EXTRACT →

----------------------------------------

Every time you drive past a paddock of grain – there’s revenue for a new school.

Every time you drive past a cattle station – there’s revenue for a new road.

Whether it is digging resources from under the ground, or growing them above ground, every time you make and produce something, and sell it here or overseas, you are creating wealth for all Australians.

We have a trillion dollars of debt at the federal level alone. Interest rates are rising, and fast. This means interest payments on debt will escalate. Annual debt repayments are already the fastest growing component of federal government spending. Our research and analysis found that annual interest payments on debt will leap from $20 billion today to $90 billion by the end of the decade.

  • This is double the current annual defence budget,
  • Double the current annual education budget,
  • Approximately three times the current annual NDIS budget, and
  • The equivalent to the cost of purchasing a fleet of six nuclear submarines.

How will we pay this back?

I can tell you one thing – it sure won’t be through documents produced by self-important Perth-based bureaucrats holding clipboards.

As I come to the end of my remarks, I’d like to make a couple of broader reflections for our future.

The first is that the issues we are discussing today are a part of something much bigger.

Australia is a deeply divided society – perhaps more so than at any other time since World War Two.

We are divided between the inner-city elites, and real Australians in the suburbs and regions.

Divided between those who have an earthy pragmatism that comes with life on the land – and those in the ivory tower whose world view is based on vague, theoretical abstractions.

Divided between those who know how the world does work, and those who tell us how the world should work.

Divided between those who have gained wisdom passed down to them through the generations, and those who think wisdom can be conveyed in 280 characters.

Divided between those who have a healthy suspicion of government directed social and economic experimentation, and those who believe lives can – and should – be centrally planned and directed.

And we are divided, as prominent British author David Goodhart put it, between the anywhere and the somewhere.

Goodhart’s Anywheres are a “large minority group of the highly educated and mobile who tend to value autonomy and openness and comfortably surf social change.”

They are the ones who have come to dominate our society and politics.

Conversely the Somewheres are a “larger but less influential group” who “value security and familiarity and are more connected to group identities than Anywheres.”

Somewheres are rooted in time and place, and are committed to family and community. They are patriotic, proud to be Australian, and are proud of our culture, traditions, institutions, and history.

----------------------------------------

DATA EXTRACT →
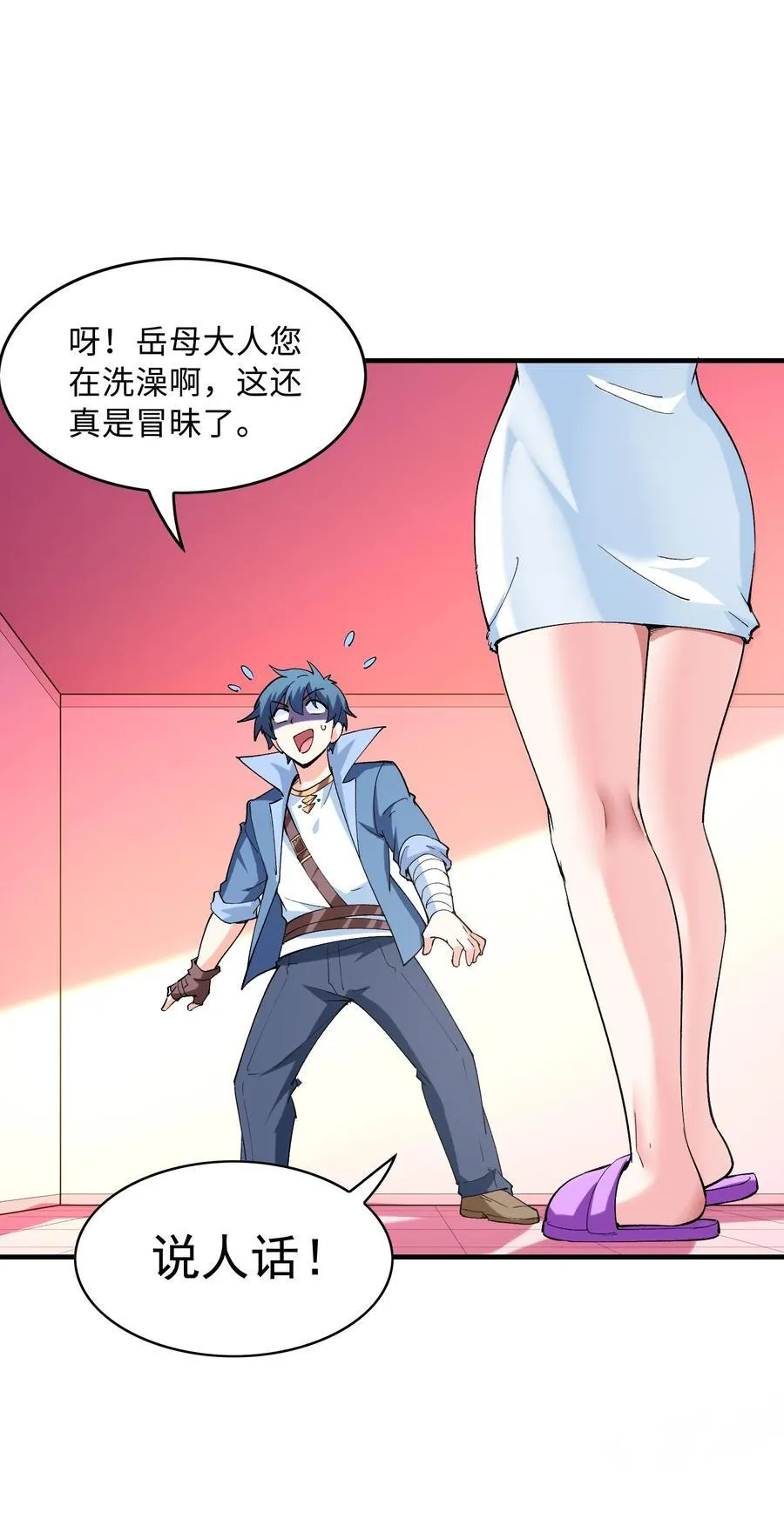 148 我们所期望的结局 第39页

----------------------------------------

WHAT TO DO → In the speech, what figure does the research put on annual interest payments on federal debt by the end of the decade?

OUTPUT FOR THIS EXERCISE → $90 billion, up from $20 billion today.